Good John, Lucas’s neighbor of 27 years, had met him at the shore with the news when Lucas returned from his most recent voyage.
“Lucas, “ he related, “ it was the strangest sight I’ve ever seen. Most every night, Shelley made the trip up to the cliff face and at first, I thought she was just searching the sea for you, like wives are wont to do when they’re missing their men, but then I noticed she never went up empty-handed. She always carried something with her. Some small item like. A dish or a bucket, yet she never came back down with anything. I got curious to know what she was up to so I followed her one night when the moon was three quarters full. When the woman reached the very edge of the cliff she recited the following words: “what belongs to me, belongs to thee” and then she would toss over into the ocean whatever it was she carried. I thought in your absence, the poor woman had lost her senses. I asked Cecelia to look in on her, but whenever she popped in for a visit, Shelley always acted as right as any other woman so it was very baffling. I simply figured you’d sort it out when you returned and I had a chance to have a word with you. I never thought….” Good John trailed off shame-faced, unable to finish the sentence.
Lucas waved him off. “No one could have known, John.
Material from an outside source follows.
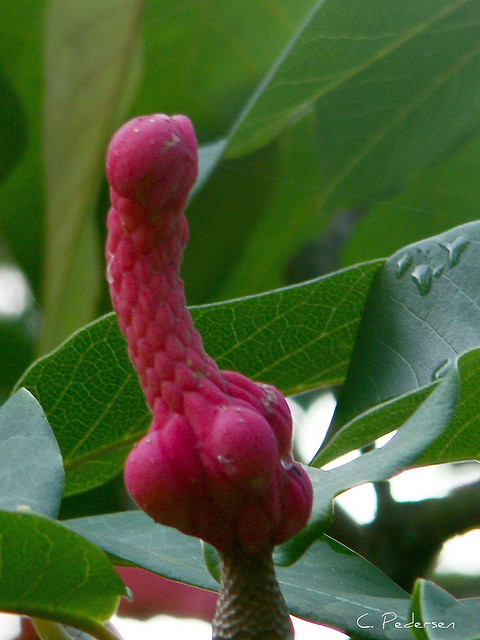 red erotic flower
No one that is except a boy who had been weaned on his Gran’s tales of the old ways and good folk. No one except the fisherman who found the seal skin that fated February twilight and recognizing it for what it was, slipped behind a large boulder to wait for the selkie maiden who would return to claim it.
When she did come, Lucas fell under the spell of her beauty as mortal men are fain to do. He wanted her. He desired to possess her. It was natural for a fisherman to believe that anything that comes from the sea was his to have and that this fairy woman was simply another form of bounty that the ocean was pleased to bless with him. This was what he soothed himself with when she cried and pleaded with him to return her seal pelt and in response all he felt was wonder that even in her distress, she was still the most entrancing creature he had ever laid eyes on.
“I love you. Marry me” he impelled the selkie
When her imploring and beseeching fell on indifferent ears, she relented and allowed herself to be taken as a bride, but never did she return his love with her own, for to take someone prisoner is no love at all. She kept house for him and unwillingly bore him children and every night she visited the cliffs and wept for the home and family that had been wrenched from her.
One night, so great was her sorrow, that the winds and the waves were whipped up into a terrible fury. The ocean rose as high as a castle on a cloud and floated there above the cliff face. In the roiling water, the selkie saw her sisters and brothers. She kissed her mother and embraced her father again for the first time in over 10 years. Her father held her closely and whispered in her ear. Her eyes lit like lightening with hope and the first spark of life since she had left the ocean. She kissed him on the cheek as the wind began to die away and the waters recede. The selkie made her way back down the path to her own cottage. She kissed her own sleeping children on the forehead. Her lips were sprayed with salt.
The next night, she began making her routine trek up to the cliff face. It began with the smallest items – a candle stick or a cup. On the darkest of nights, she lugged up the largest of furniture. A selkie is stronger than 3 human men even in her human form and piece by piece, she stripped the cottage down to stone floor and walls. As she tossed each item over the edge, she faithfully recited “what belongs to me, belongs to thee”.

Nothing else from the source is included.